Por: Noé Meneses Valencia.
Su cuerpo fue abrazado por la tierra al caer, eso atestiguaron los curiosos que lo vieron morir en el paredón. Sobrevivieron por unos instantes más al acto injusto, el humo que despedían los restos del puro y la pólvora que flotaba en el ambiente, Carlos Fortino Sámano, el hombre del ejército constitucionalista que se unió a las filas de la revolución, camino erguido aquella mañana fría; sereno y con la certeza de que habría de conocer el dolor del instante; junto a un pueblo que presencio el gesto más extraordinario que habría ver en un hombre, antes de ser fusilado.
A su alrededor nadie clamo justicia por el robo, que dicen cometió. Más bien, parecía que con su presencia no solo su madre, su esposa e hijos, sino también; el silencio, la expectación y el asombro que lo acompañaron minutos antes de su muerte, querían detenerlo todo.
No debo nada, por eso no temo nada – pensó Fortino. Y apoyo su pie sobre esa piedra, que estaba a su lado.
No había arrepentimiento. Y solicito dar la orden de su ejecución, pero le fue negada. Tomo de la bolsa de su saco negro, unos cerillos y prendió su puro, era ese el momento, en que más solo habría de estar. Sus ojos no revelaban suplicas a unos minutos de ser pasado por las armas, el valor lo acompaño desde las 9:30 am de aquel sábado 2 de marzo de 1917 hasta su último aliento. No fue el acompañamiento espiritual que el sacerdote habría de darle al momento de ser encapillado, lo que le hizo no perder fuerza, en su interior ya había paz. Era un miembro del ejército constitucionalista que se sabía con el deber cumplido y que vio triunfar la revolución.
La noticia de su ejecución, las gestiones ante Carranza para no ser ejecutado, y la duda de que se le acusaba de un robo que no cometió, estuvieron presentes ese día en la mente de los curiosos que habrían de confirmar, con tal arrojo su inocencia.
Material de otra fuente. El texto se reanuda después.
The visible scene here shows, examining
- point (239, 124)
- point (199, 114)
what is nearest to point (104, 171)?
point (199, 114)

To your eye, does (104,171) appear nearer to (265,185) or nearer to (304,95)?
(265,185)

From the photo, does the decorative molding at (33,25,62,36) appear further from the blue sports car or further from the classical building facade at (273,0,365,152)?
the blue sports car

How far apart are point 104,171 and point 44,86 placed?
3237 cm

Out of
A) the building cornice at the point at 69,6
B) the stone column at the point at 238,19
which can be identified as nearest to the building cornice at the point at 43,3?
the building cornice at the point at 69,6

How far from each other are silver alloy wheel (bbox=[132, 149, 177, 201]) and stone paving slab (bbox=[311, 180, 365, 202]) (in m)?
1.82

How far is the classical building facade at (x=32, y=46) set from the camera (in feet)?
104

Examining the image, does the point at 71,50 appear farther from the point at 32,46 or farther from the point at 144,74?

Pero al pelotón, aun le faltaba ver como al Capitán Primero Carlos Fortino Sámano al momento de sujetar el puro con los dientes, se le dibujaría una sonrisa en el rostro acompañada de una mirada franca, que no cambiaría, cuando el respeto por el acto lo llevo a quitarse con la mano derecha el sombrero de la cabeza.
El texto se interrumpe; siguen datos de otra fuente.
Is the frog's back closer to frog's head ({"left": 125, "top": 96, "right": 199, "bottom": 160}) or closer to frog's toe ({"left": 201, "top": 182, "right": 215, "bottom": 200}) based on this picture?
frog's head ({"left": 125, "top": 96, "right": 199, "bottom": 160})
Los curiosos que se agolparon ese día, pasaron de ser simples espectadores a jurado que quería exonerarlo del delito por el que se le condeno, fue como una segunda instancia que se instituyo en el acto y que fue abruptamente disuelta por las ráfagas que ejecutarían la sentencia de muerte de Fortino.
Al caer lo abrazo la tierra, eso lo dijeron los presentes que se retiraron, consternados, impávidos, y en su soledad, de nuevo a la cotidianeidad. No podían creerlo, pero se retitaron uno a uno o en grupos tal y como llegaron, pero ese día, antes de voltear a ver el cuerpo inerte de Fortino por última, vez se fueron siendo otros, Fortino les dejo su valentía y su inocencia. Ahora irían en busca de absolución, de arrojo, de certeza, de serenidad y de valentía. A pesar de que en unos meses tendrían una nueva constitución, habían presenciado un acto sin garantías de ningún tipo.
Un diario de la época registro el momento así “Pero, no obstante el reo conservo en circunstancias tan críticas y solemnes una tranquilidad que seguramente no fingía, pues en su semblante no había una sola contradicción que el sufrimiento le produjera.”“Una vez más la justicia revolucionaria cae implacable sobre un miembro del ejército” decía el encabezado, pero Fortino al ser doblado por las balas cayo y como arrebato de solidaridad la tierra lo abrazo.